Максимилиан Волошин Максимилиан Александрович Кириенко-Волошин  

Аудиостихи




Главная > О творчестве > Проза > Художественная критика


 

Художественная критика




 

1912 - Константин Богаевский (отрывок)

Искусство Богаевского целиком вышло из земли, на которой он родился. Для того чтобы понять его творчест­во, надо узнать эту землю; его душа сложилась соответ­ственно ее холмам и долинам, а мечта развивалась, вос­полняя ее ущербы и населяя ее несуществующей жизнью. Поэтому, прежде чем говорить о Богаевском и его искус­стве, я постараюсь дать представление о той земле, голо­сом которой он является в современной живописи.
Земля Богаевского — это «Киммерии печальная об­ласть»1. В ней и теперь можно увидать пейзаж, описанный Гомером2. Когда корабль подходит к обрывистым и пус­тынным берегам этих унылых и торжественных заливов, то горы предстают повитые туманом и облаками, и в этой мрачной панораме можно угадать преддверье Киммерий­ской ночи, какою она представилась Одиссею. Там най­дутся и «узкие побережья со священными рощами Персефоны, высокими тополями и бесплодными ивами». Даль­ние горы покрыты скудными лесами. Холмы постепенно переходят в степи, которые тянутся вплоть до Босфора Киммерийского, прерываемые только мертвыми озерами и невысокими сопками, дающими пейзажу сходство с Флегрейскими полями3. Огонь и вода, вулканы и море источи­ли ее рельефы, стерли ее плоскогорья и обнажили мощные и изломанные костяки ее хребтов.
Здесь вся почва осеменена остатками прошлых наро­дов: каменщик, роющий фундамент для дома, находит другие фундаменты и черепки глиняных амфор; копающий колодец натыкается на древние могильники; в стенах до­мов и между плит, которыми замощены дворы, можно заметить камни, хранящие знаки орнаментов и несколько букв оборванной надписи; перекапывая виноградник, «зем­леделец находит в земле стертую монету, выявляющую лик императора».
Камни и развалины этой страны безымянны. Как для греков, так и для более поздних народов, выдвигавших сюда передовые посты своих колоний, Киммерия всегда оставалась пределом ведомых стран. Связанная с истори­ческими судьбами Средиземного моря, она была лишь захолустьем Истории. Народы, населявшие ее, сменяли один другой, не успевая ни закрепить своих имен, ни за­помнить старых.
К. Ф. Богаевский родился в Феодосии.
Та складка земли, в которой она расположена, была местом человеческого жилья с доисторической древности. Холмы, ее окружающие, много раз одевались садами и ви­ноградниками и вновь прикрывались на целые столетия саваном праха. Они как бы стерты ступнями народов, их попиравших, плоть их изъедена щелочью человеческих культур, они обожжены войнами и смертельно утомлены напряженностью изжитых веков.

§ §

- **ЗАДАНИЕ 1**: Что, согласно отрывку о Богаевском, находит в земле землепашец, когда перекапывает виноградник?
- **ЗАДАНИЕ 2**: Определите, соответствуют ли отрывку о Богаевском следующие утверждения: (a) Богаевский родился в Феодосии; (b) камни и развалины Киммерии сохранили свои имена; (c) степи тянутся до самого Босфора Киммерийского. На каждое ответьте «да» или «нет» и приведите решающие слова отрывка дословно.
- **ЗАДАНИЕ 3**: Воспроизведите без изменений часть отрывка о Богаевском, начиная со слов «Земля Богаевского —» и заканчивая словами «костяки ее хребтов.».
Эти данные здесь никак не используются.

- **ИСХОДНЫЕ ДАННЫЕ**:
§ §

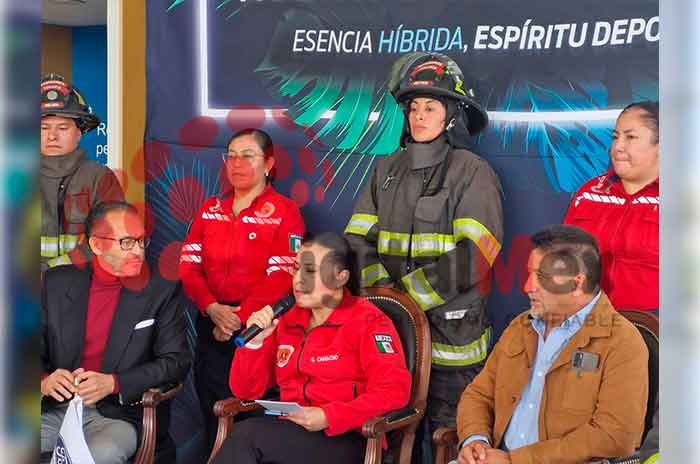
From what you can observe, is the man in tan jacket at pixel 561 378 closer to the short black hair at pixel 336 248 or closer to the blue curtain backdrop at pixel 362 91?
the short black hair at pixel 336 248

§ §

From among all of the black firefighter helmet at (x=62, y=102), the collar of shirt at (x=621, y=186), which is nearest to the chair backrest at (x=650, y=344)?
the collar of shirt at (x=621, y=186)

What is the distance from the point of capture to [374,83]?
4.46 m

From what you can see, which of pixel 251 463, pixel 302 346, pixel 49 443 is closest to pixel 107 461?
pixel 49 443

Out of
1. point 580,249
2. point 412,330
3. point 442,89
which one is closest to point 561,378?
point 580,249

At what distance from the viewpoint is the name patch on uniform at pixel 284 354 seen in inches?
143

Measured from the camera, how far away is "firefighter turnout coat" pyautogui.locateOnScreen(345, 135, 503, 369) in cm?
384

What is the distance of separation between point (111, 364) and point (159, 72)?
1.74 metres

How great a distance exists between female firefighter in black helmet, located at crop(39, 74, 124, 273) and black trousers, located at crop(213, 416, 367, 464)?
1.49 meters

§ §

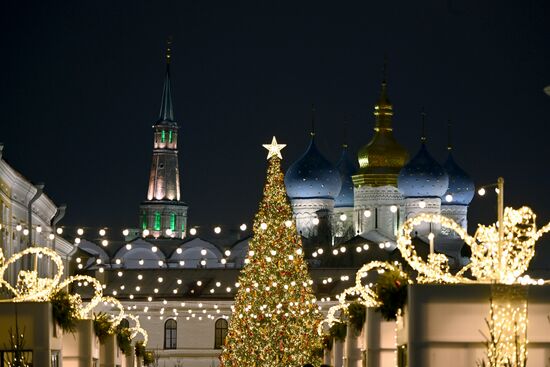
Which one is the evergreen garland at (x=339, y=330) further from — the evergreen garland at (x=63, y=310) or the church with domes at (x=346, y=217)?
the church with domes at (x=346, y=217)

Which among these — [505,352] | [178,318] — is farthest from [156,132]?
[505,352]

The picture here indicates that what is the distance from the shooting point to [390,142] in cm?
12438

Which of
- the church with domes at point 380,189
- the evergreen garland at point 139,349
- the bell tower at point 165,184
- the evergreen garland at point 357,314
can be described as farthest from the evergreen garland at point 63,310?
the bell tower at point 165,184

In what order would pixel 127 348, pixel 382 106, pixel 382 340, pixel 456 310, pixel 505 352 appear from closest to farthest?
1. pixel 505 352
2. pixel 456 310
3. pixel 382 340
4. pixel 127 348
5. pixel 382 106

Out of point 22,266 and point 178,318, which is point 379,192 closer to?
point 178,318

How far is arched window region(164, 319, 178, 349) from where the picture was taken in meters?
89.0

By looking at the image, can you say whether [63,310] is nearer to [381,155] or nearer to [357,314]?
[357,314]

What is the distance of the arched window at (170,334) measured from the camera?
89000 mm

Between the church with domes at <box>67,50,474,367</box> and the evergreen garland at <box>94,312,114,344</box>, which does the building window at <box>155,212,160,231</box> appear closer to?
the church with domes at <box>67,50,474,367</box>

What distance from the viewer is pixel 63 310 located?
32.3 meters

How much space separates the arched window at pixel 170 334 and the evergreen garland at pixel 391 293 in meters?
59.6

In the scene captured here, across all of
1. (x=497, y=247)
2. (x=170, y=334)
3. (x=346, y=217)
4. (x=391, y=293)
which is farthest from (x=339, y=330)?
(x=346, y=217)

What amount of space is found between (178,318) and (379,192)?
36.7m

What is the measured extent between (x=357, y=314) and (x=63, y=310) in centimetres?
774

§ §

- **ОТВЕТ 1**: Он находит стертую монету, выявляющую лик императора.

- **ОТВЕТ 2**:
(a) Да: «К. Ф. Богаевский родился в Феодосии.»
(b) Нет: «Камни и развалины этой страны безымянны.»
(c) Да: «Холмы постепенно переходят в степи, которые тянутся вплоть до Босфора Киммерийского»

- **ОТВЕТ 3**:
Земля Богаевского — это «Киммерии печальная об­ласть»1. В ней и теперь можно увидать пейзаж, описанный Гомером2. Когда корабль подходит к обрывистым и пус­тынным берегам этих унылых и торжественных заливов, то горы предстают повитые туманом и облаками, и в этой мрачной панораме можно угадать преддверье Киммерий­ской ночи, какою она представилась Одиссею. Там най­дутся и «узкие побережья со священными рощами Персефоны, высокими тополями и бесплодными ивами». Даль­ние горы покрыты скудными лесами. Холмы постепенно переходят в степи, которые тянутся вплоть до Босфора Киммерийского, прерываемые только мертвыми озерами и невысокими сопками, дающими пейзажу сходство с Флегрейскими полями3. Огонь и вода, вулканы и море источи­ли ее рельефы, стерли ее плоскогорья и обнажили мощные и изломанные костяки ее хребтов.